The complete request flow in a Kubernetes deployment, showing both the external image request and the internal auth subrequest:

        sequenceDiagram
    participant B as Browser
    participant T as Traefik Ingress
    participant Th as Thumbor Pod
    participant P as Plone Pod
    participant PG as PostgreSQL

    B->>T: GET /thumbor/{hmac}/.../{zoid}/{tid}/{content_zoid}
    T->>T: StripPrefix /thumbor/
    T->>Th: GET /{hmac}/.../{zoid}/{tid}/{content_zoid} (Cookie preserved)

    Th->>Th: verify HMAC signature
    Th->>Th: detect 3-segment URL

    Note over Th,P: Internal cluster network (no ingress hop)
    Th->>P: GET /@thumbor-auth?zoid={content_zoid} (Cookie forwarded)
    P->>PG: SELECT (allowed_roles && principals)
    PG->>P: allowed = true
    P->>Th: 200 OK

    Th->>PG: SELECT data FROM blob_state WHERE zoid=? AND tid=?
    PG->>Th: blob bytes
    Th->>Th: resize + encode
    Th->>T: scaled image
    T->>B: image response

The key observation is that the auth subrequest bypasses Traefik entirely. It goes directly from the Thumbor pod to the Plone service (plone-svc:8080), staying within the cluster network.
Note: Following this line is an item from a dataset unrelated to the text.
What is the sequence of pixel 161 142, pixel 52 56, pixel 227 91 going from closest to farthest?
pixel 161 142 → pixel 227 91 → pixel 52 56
The only external-facing traffic is the initial image request and the final image response.

Comparison with Docker Compose¶

Concern	Docker Compose (example)	Kubernetes (production)
Reverse proxy	nginx container	Traefik IngressRoute
Prefix stripping	nginx `rewrite`	Traefik `StripPrefix` middleware
TLS	Not configured	Traefik + Let’s Encrypt
Service discovery	Docker DNS (`plone`, `thumbor`)	Kubernetes DNS (`plone-svc`, `thumbor-svc`)
Secrets	Environment variables in YAML	Kubernetes Secret resource
Scaling	Manual `docker compose up --scale`	HPA (Horizontal Pod Autoscaler)
PostgreSQL	Container with volume	StatefulSet or managed PG
Blob disk cache	Container-local	emptyDir or PVC per pod
Health checks	Docker HEALTHCHECK	Kubernetes liveness/readiness probes

The architectural pattern is identical in both environments. The Docker Compose example is a faithful miniature of the production topology – the same service boundaries, the same routing rules, the same internal auth flow. Moving to Kubernetes is a matter of translating container definitions to pod specs and nginx rules to IngressRoute CRDs.